Qin Mu sedikit ter bewildered. Dia melihat bahwa pohon keramat itu hanya memiliki satu batang, tetapi bercabang, dan cabang-cabang itu memiliki lebih banyak cabang lagi. Sambil menghadapi pemandangan itu, dia tidak bisa menahan senyum.
“Dahulu, ketika musim dingin tiba di utara, sulit bagi mereka untuk makan buah dan sayuran segar, tetapi sekarang dengan adanya kapal terbang, buah dan sayuran dari selatan dapat diangkut ke utara hanya dalam beberapa hari. Dahulu, terdapat lingkungan alam yang tidak ramah tempat para iblis berkeliaran, sekarang kita dapat menggunakan mantra untuk mengubah medan, mengubah bukit tandus dan sungai liar menjadi bukit hijau dan air jernih. Dahulu, tanahnya tidak subur dan tidak banyak tanaman yang dapat dihasilkan, tetapi sekarang kita dapat mengubah tanah yang tidak subur menjadi tanah yang subur,” kata Raja Langit Yu.

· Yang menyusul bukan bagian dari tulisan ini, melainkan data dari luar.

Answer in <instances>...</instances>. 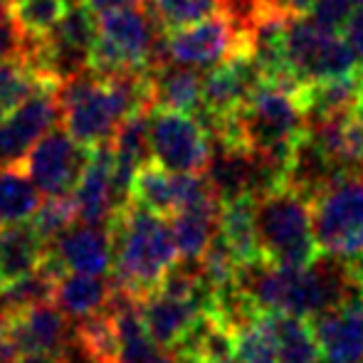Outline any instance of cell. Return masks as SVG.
Segmentation results:
<instances>
[{
    "mask_svg": "<svg viewBox=\"0 0 363 363\" xmlns=\"http://www.w3.org/2000/svg\"><path fill=\"white\" fill-rule=\"evenodd\" d=\"M238 289L255 309L311 319L354 294L356 284L349 262L321 255L309 267H282L262 259L245 264L238 272Z\"/></svg>",
    "mask_w": 363,
    "mask_h": 363,
    "instance_id": "obj_1",
    "label": "cell"
},
{
    "mask_svg": "<svg viewBox=\"0 0 363 363\" xmlns=\"http://www.w3.org/2000/svg\"><path fill=\"white\" fill-rule=\"evenodd\" d=\"M111 235V272L116 289L144 299L158 287L163 274L181 259L173 230L163 216L126 201L106 223Z\"/></svg>",
    "mask_w": 363,
    "mask_h": 363,
    "instance_id": "obj_2",
    "label": "cell"
},
{
    "mask_svg": "<svg viewBox=\"0 0 363 363\" xmlns=\"http://www.w3.org/2000/svg\"><path fill=\"white\" fill-rule=\"evenodd\" d=\"M262 262L282 267H309L321 257L311 225L309 198L282 183L255 198Z\"/></svg>",
    "mask_w": 363,
    "mask_h": 363,
    "instance_id": "obj_3",
    "label": "cell"
},
{
    "mask_svg": "<svg viewBox=\"0 0 363 363\" xmlns=\"http://www.w3.org/2000/svg\"><path fill=\"white\" fill-rule=\"evenodd\" d=\"M156 62H163V33L156 35V20L144 5L101 13L89 52L91 74L148 72Z\"/></svg>",
    "mask_w": 363,
    "mask_h": 363,
    "instance_id": "obj_4",
    "label": "cell"
},
{
    "mask_svg": "<svg viewBox=\"0 0 363 363\" xmlns=\"http://www.w3.org/2000/svg\"><path fill=\"white\" fill-rule=\"evenodd\" d=\"M319 252L351 262L363 255V168L339 171L309 198Z\"/></svg>",
    "mask_w": 363,
    "mask_h": 363,
    "instance_id": "obj_5",
    "label": "cell"
},
{
    "mask_svg": "<svg viewBox=\"0 0 363 363\" xmlns=\"http://www.w3.org/2000/svg\"><path fill=\"white\" fill-rule=\"evenodd\" d=\"M284 52L296 79L316 82L326 77L351 74L359 67V57L349 48L339 30H331L311 20L309 15H291L284 30Z\"/></svg>",
    "mask_w": 363,
    "mask_h": 363,
    "instance_id": "obj_6",
    "label": "cell"
},
{
    "mask_svg": "<svg viewBox=\"0 0 363 363\" xmlns=\"http://www.w3.org/2000/svg\"><path fill=\"white\" fill-rule=\"evenodd\" d=\"M151 158L171 173H206L211 136L196 114L153 106L148 124Z\"/></svg>",
    "mask_w": 363,
    "mask_h": 363,
    "instance_id": "obj_7",
    "label": "cell"
},
{
    "mask_svg": "<svg viewBox=\"0 0 363 363\" xmlns=\"http://www.w3.org/2000/svg\"><path fill=\"white\" fill-rule=\"evenodd\" d=\"M235 55H250V40L223 13L163 33V60L186 67H216Z\"/></svg>",
    "mask_w": 363,
    "mask_h": 363,
    "instance_id": "obj_8",
    "label": "cell"
},
{
    "mask_svg": "<svg viewBox=\"0 0 363 363\" xmlns=\"http://www.w3.org/2000/svg\"><path fill=\"white\" fill-rule=\"evenodd\" d=\"M86 158L89 146L77 144L65 129H50L25 153L20 166L45 196H69L84 173Z\"/></svg>",
    "mask_w": 363,
    "mask_h": 363,
    "instance_id": "obj_9",
    "label": "cell"
},
{
    "mask_svg": "<svg viewBox=\"0 0 363 363\" xmlns=\"http://www.w3.org/2000/svg\"><path fill=\"white\" fill-rule=\"evenodd\" d=\"M8 341L18 356L43 354L69 361L74 329L69 326V316L55 301H38L8 311Z\"/></svg>",
    "mask_w": 363,
    "mask_h": 363,
    "instance_id": "obj_10",
    "label": "cell"
},
{
    "mask_svg": "<svg viewBox=\"0 0 363 363\" xmlns=\"http://www.w3.org/2000/svg\"><path fill=\"white\" fill-rule=\"evenodd\" d=\"M57 89V84H43L3 116L0 121V166L23 161L35 141L43 139L55 126V121L62 116Z\"/></svg>",
    "mask_w": 363,
    "mask_h": 363,
    "instance_id": "obj_11",
    "label": "cell"
},
{
    "mask_svg": "<svg viewBox=\"0 0 363 363\" xmlns=\"http://www.w3.org/2000/svg\"><path fill=\"white\" fill-rule=\"evenodd\" d=\"M259 69L250 55H235L203 74V101L196 116L206 131L213 124L238 114L259 84Z\"/></svg>",
    "mask_w": 363,
    "mask_h": 363,
    "instance_id": "obj_12",
    "label": "cell"
},
{
    "mask_svg": "<svg viewBox=\"0 0 363 363\" xmlns=\"http://www.w3.org/2000/svg\"><path fill=\"white\" fill-rule=\"evenodd\" d=\"M309 321L326 363H363V294L359 289Z\"/></svg>",
    "mask_w": 363,
    "mask_h": 363,
    "instance_id": "obj_13",
    "label": "cell"
},
{
    "mask_svg": "<svg viewBox=\"0 0 363 363\" xmlns=\"http://www.w3.org/2000/svg\"><path fill=\"white\" fill-rule=\"evenodd\" d=\"M139 301L151 339L158 344V349L173 351L178 346V341L201 319L203 311L211 306L213 294L181 296V294H168V291L153 289Z\"/></svg>",
    "mask_w": 363,
    "mask_h": 363,
    "instance_id": "obj_14",
    "label": "cell"
},
{
    "mask_svg": "<svg viewBox=\"0 0 363 363\" xmlns=\"http://www.w3.org/2000/svg\"><path fill=\"white\" fill-rule=\"evenodd\" d=\"M77 220L86 225H106L116 211L114 196V151L111 139L89 148L84 173L72 191Z\"/></svg>",
    "mask_w": 363,
    "mask_h": 363,
    "instance_id": "obj_15",
    "label": "cell"
},
{
    "mask_svg": "<svg viewBox=\"0 0 363 363\" xmlns=\"http://www.w3.org/2000/svg\"><path fill=\"white\" fill-rule=\"evenodd\" d=\"M67 272L99 274L109 277L111 269V235L106 225H86L69 228L57 240L48 245Z\"/></svg>",
    "mask_w": 363,
    "mask_h": 363,
    "instance_id": "obj_16",
    "label": "cell"
},
{
    "mask_svg": "<svg viewBox=\"0 0 363 363\" xmlns=\"http://www.w3.org/2000/svg\"><path fill=\"white\" fill-rule=\"evenodd\" d=\"M151 101L153 106L196 114L203 101V77L198 67L176 65L163 60L151 67Z\"/></svg>",
    "mask_w": 363,
    "mask_h": 363,
    "instance_id": "obj_17",
    "label": "cell"
},
{
    "mask_svg": "<svg viewBox=\"0 0 363 363\" xmlns=\"http://www.w3.org/2000/svg\"><path fill=\"white\" fill-rule=\"evenodd\" d=\"M262 319L272 334L279 363H326L309 319L282 311H262Z\"/></svg>",
    "mask_w": 363,
    "mask_h": 363,
    "instance_id": "obj_18",
    "label": "cell"
},
{
    "mask_svg": "<svg viewBox=\"0 0 363 363\" xmlns=\"http://www.w3.org/2000/svg\"><path fill=\"white\" fill-rule=\"evenodd\" d=\"M45 242L33 223H3L0 225V274L5 284L35 272L43 262Z\"/></svg>",
    "mask_w": 363,
    "mask_h": 363,
    "instance_id": "obj_19",
    "label": "cell"
},
{
    "mask_svg": "<svg viewBox=\"0 0 363 363\" xmlns=\"http://www.w3.org/2000/svg\"><path fill=\"white\" fill-rule=\"evenodd\" d=\"M361 96V84L356 72L326 77V79L304 82L299 86V101L306 114V124L329 119L341 111H351Z\"/></svg>",
    "mask_w": 363,
    "mask_h": 363,
    "instance_id": "obj_20",
    "label": "cell"
},
{
    "mask_svg": "<svg viewBox=\"0 0 363 363\" xmlns=\"http://www.w3.org/2000/svg\"><path fill=\"white\" fill-rule=\"evenodd\" d=\"M218 230L233 250L240 267L262 259L257 238V218H255V198L242 196L233 201H223L220 206Z\"/></svg>",
    "mask_w": 363,
    "mask_h": 363,
    "instance_id": "obj_21",
    "label": "cell"
},
{
    "mask_svg": "<svg viewBox=\"0 0 363 363\" xmlns=\"http://www.w3.org/2000/svg\"><path fill=\"white\" fill-rule=\"evenodd\" d=\"M111 279L99 274L67 272L55 282L52 301L69 316L72 321H82L86 316L101 311L109 304Z\"/></svg>",
    "mask_w": 363,
    "mask_h": 363,
    "instance_id": "obj_22",
    "label": "cell"
},
{
    "mask_svg": "<svg viewBox=\"0 0 363 363\" xmlns=\"http://www.w3.org/2000/svg\"><path fill=\"white\" fill-rule=\"evenodd\" d=\"M220 206L218 208H188L171 218L173 240L183 262L198 264L211 240L218 233Z\"/></svg>",
    "mask_w": 363,
    "mask_h": 363,
    "instance_id": "obj_23",
    "label": "cell"
},
{
    "mask_svg": "<svg viewBox=\"0 0 363 363\" xmlns=\"http://www.w3.org/2000/svg\"><path fill=\"white\" fill-rule=\"evenodd\" d=\"M129 201L139 203L148 211L158 213L163 218L176 216V173L161 168L156 161H146L144 166L136 171L134 181H131Z\"/></svg>",
    "mask_w": 363,
    "mask_h": 363,
    "instance_id": "obj_24",
    "label": "cell"
},
{
    "mask_svg": "<svg viewBox=\"0 0 363 363\" xmlns=\"http://www.w3.org/2000/svg\"><path fill=\"white\" fill-rule=\"evenodd\" d=\"M40 206L38 186L20 163L0 166V225L30 220Z\"/></svg>",
    "mask_w": 363,
    "mask_h": 363,
    "instance_id": "obj_25",
    "label": "cell"
},
{
    "mask_svg": "<svg viewBox=\"0 0 363 363\" xmlns=\"http://www.w3.org/2000/svg\"><path fill=\"white\" fill-rule=\"evenodd\" d=\"M74 344L89 363H121L116 326L106 306L96 314L77 321Z\"/></svg>",
    "mask_w": 363,
    "mask_h": 363,
    "instance_id": "obj_26",
    "label": "cell"
},
{
    "mask_svg": "<svg viewBox=\"0 0 363 363\" xmlns=\"http://www.w3.org/2000/svg\"><path fill=\"white\" fill-rule=\"evenodd\" d=\"M233 336L235 356L242 363H279L272 334H269L259 309L233 324Z\"/></svg>",
    "mask_w": 363,
    "mask_h": 363,
    "instance_id": "obj_27",
    "label": "cell"
},
{
    "mask_svg": "<svg viewBox=\"0 0 363 363\" xmlns=\"http://www.w3.org/2000/svg\"><path fill=\"white\" fill-rule=\"evenodd\" d=\"M43 84H52V82L43 79L23 57H0V109L5 114Z\"/></svg>",
    "mask_w": 363,
    "mask_h": 363,
    "instance_id": "obj_28",
    "label": "cell"
},
{
    "mask_svg": "<svg viewBox=\"0 0 363 363\" xmlns=\"http://www.w3.org/2000/svg\"><path fill=\"white\" fill-rule=\"evenodd\" d=\"M146 3L163 33L186 28L220 13V0H146Z\"/></svg>",
    "mask_w": 363,
    "mask_h": 363,
    "instance_id": "obj_29",
    "label": "cell"
},
{
    "mask_svg": "<svg viewBox=\"0 0 363 363\" xmlns=\"http://www.w3.org/2000/svg\"><path fill=\"white\" fill-rule=\"evenodd\" d=\"M74 220H77V206L72 196H48V201L40 203L38 211L33 213L30 223L40 233V238L50 245L65 230L72 228Z\"/></svg>",
    "mask_w": 363,
    "mask_h": 363,
    "instance_id": "obj_30",
    "label": "cell"
},
{
    "mask_svg": "<svg viewBox=\"0 0 363 363\" xmlns=\"http://www.w3.org/2000/svg\"><path fill=\"white\" fill-rule=\"evenodd\" d=\"M52 289H55V279H50L38 267L35 272L5 284V289L0 291V309L13 311L20 309V306L38 304V301H52Z\"/></svg>",
    "mask_w": 363,
    "mask_h": 363,
    "instance_id": "obj_31",
    "label": "cell"
},
{
    "mask_svg": "<svg viewBox=\"0 0 363 363\" xmlns=\"http://www.w3.org/2000/svg\"><path fill=\"white\" fill-rule=\"evenodd\" d=\"M354 3L356 0H316L306 15L319 25H324V28L341 30L346 20H349V15L354 13Z\"/></svg>",
    "mask_w": 363,
    "mask_h": 363,
    "instance_id": "obj_32",
    "label": "cell"
},
{
    "mask_svg": "<svg viewBox=\"0 0 363 363\" xmlns=\"http://www.w3.org/2000/svg\"><path fill=\"white\" fill-rule=\"evenodd\" d=\"M0 57H23V35L10 13H0Z\"/></svg>",
    "mask_w": 363,
    "mask_h": 363,
    "instance_id": "obj_33",
    "label": "cell"
},
{
    "mask_svg": "<svg viewBox=\"0 0 363 363\" xmlns=\"http://www.w3.org/2000/svg\"><path fill=\"white\" fill-rule=\"evenodd\" d=\"M341 30H344V40L349 43V48L354 50L356 57L363 62V8L351 13Z\"/></svg>",
    "mask_w": 363,
    "mask_h": 363,
    "instance_id": "obj_34",
    "label": "cell"
},
{
    "mask_svg": "<svg viewBox=\"0 0 363 363\" xmlns=\"http://www.w3.org/2000/svg\"><path fill=\"white\" fill-rule=\"evenodd\" d=\"M316 0H267L269 8L282 15H306Z\"/></svg>",
    "mask_w": 363,
    "mask_h": 363,
    "instance_id": "obj_35",
    "label": "cell"
},
{
    "mask_svg": "<svg viewBox=\"0 0 363 363\" xmlns=\"http://www.w3.org/2000/svg\"><path fill=\"white\" fill-rule=\"evenodd\" d=\"M13 359H18V354L8 341V311L0 309V363H10Z\"/></svg>",
    "mask_w": 363,
    "mask_h": 363,
    "instance_id": "obj_36",
    "label": "cell"
},
{
    "mask_svg": "<svg viewBox=\"0 0 363 363\" xmlns=\"http://www.w3.org/2000/svg\"><path fill=\"white\" fill-rule=\"evenodd\" d=\"M91 5V10L96 13H109V10H119V8H134V5H144L146 0H86Z\"/></svg>",
    "mask_w": 363,
    "mask_h": 363,
    "instance_id": "obj_37",
    "label": "cell"
},
{
    "mask_svg": "<svg viewBox=\"0 0 363 363\" xmlns=\"http://www.w3.org/2000/svg\"><path fill=\"white\" fill-rule=\"evenodd\" d=\"M349 272H351V277H354V284H356V289L363 294V255L361 257H356V259H351L349 262Z\"/></svg>",
    "mask_w": 363,
    "mask_h": 363,
    "instance_id": "obj_38",
    "label": "cell"
},
{
    "mask_svg": "<svg viewBox=\"0 0 363 363\" xmlns=\"http://www.w3.org/2000/svg\"><path fill=\"white\" fill-rule=\"evenodd\" d=\"M129 363H183L178 359L176 354H171V351H158L156 356H151V359H144V361H129Z\"/></svg>",
    "mask_w": 363,
    "mask_h": 363,
    "instance_id": "obj_39",
    "label": "cell"
},
{
    "mask_svg": "<svg viewBox=\"0 0 363 363\" xmlns=\"http://www.w3.org/2000/svg\"><path fill=\"white\" fill-rule=\"evenodd\" d=\"M356 114V119L361 121V126H363V91H361V96H359V101L354 104V109H351Z\"/></svg>",
    "mask_w": 363,
    "mask_h": 363,
    "instance_id": "obj_40",
    "label": "cell"
},
{
    "mask_svg": "<svg viewBox=\"0 0 363 363\" xmlns=\"http://www.w3.org/2000/svg\"><path fill=\"white\" fill-rule=\"evenodd\" d=\"M216 363H242V361H240L235 354H230V356H225V359H220V361H216Z\"/></svg>",
    "mask_w": 363,
    "mask_h": 363,
    "instance_id": "obj_41",
    "label": "cell"
},
{
    "mask_svg": "<svg viewBox=\"0 0 363 363\" xmlns=\"http://www.w3.org/2000/svg\"><path fill=\"white\" fill-rule=\"evenodd\" d=\"M356 77H359V84H361V91H363V62H359V67H356Z\"/></svg>",
    "mask_w": 363,
    "mask_h": 363,
    "instance_id": "obj_42",
    "label": "cell"
},
{
    "mask_svg": "<svg viewBox=\"0 0 363 363\" xmlns=\"http://www.w3.org/2000/svg\"><path fill=\"white\" fill-rule=\"evenodd\" d=\"M5 289V279H3V274H0V291Z\"/></svg>",
    "mask_w": 363,
    "mask_h": 363,
    "instance_id": "obj_43",
    "label": "cell"
},
{
    "mask_svg": "<svg viewBox=\"0 0 363 363\" xmlns=\"http://www.w3.org/2000/svg\"><path fill=\"white\" fill-rule=\"evenodd\" d=\"M356 3H359V5H361V8H363V0H356Z\"/></svg>",
    "mask_w": 363,
    "mask_h": 363,
    "instance_id": "obj_44",
    "label": "cell"
}]
</instances>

“Dahulu, angin, hujan, guntur, dan kilat adalah fenomena meteorologi, tetapi sekarang manusia dapat mengendalikan hal-hal ini. Guru Sekte, apakah kita telah mengubah Jalan Agung Langit dan Bumi?”
Qin Mu mengangguk dan tersenyum, “Kurasa kita sudah berhasil.”
“Pemimpin Sekte, aku memang bodoh sejak lahir…”
“Kau sama sekali tidak bodoh!” Qin Mu memotong perkataannya dan tersenyum. “Raja Surgawi Yu, Anda adalah orang yang cakap, tidak perlu selalu bersikap rendah hati. Apa yang ingin Anda tanyakan tadi?”
“Pemimpin Sekte tadi mengatakan bahwa kaisar mungkin akan menyerang Sekte Suci Surgawi kita setelah dia memusnahkan dua tempat suci besar. Aku ingin tahu apakah Pemimpin Sekte punya tindakan balasan? Mungkin Pemimpin Sekte juga seorang kaisar…”
Qin Mu menggelengkan kepalanya dan berkata, “Aku tidak akan melakukannya. Selama apa yang dilakukan kaisar serupa dengan tujuan kita, tidak masalah apakah aku kaisar atau bukan. Lagipula, Guru Agung sekarang adalah raja surgawi keempat dari aliran suci kita. Jika dia tidak mengalami kecelakaan, bagaimana kaisar akan bertindak terhadap kita? Selain itu, aku khawatir tidak akan semudah itu untuk membasmi Sekte Dao dan Biara Guntur Agung. Jangan terlalu banyak berpikir, aku datang ke Kedamaian Abadi hanya untuk pengalaman dan kultivasi.”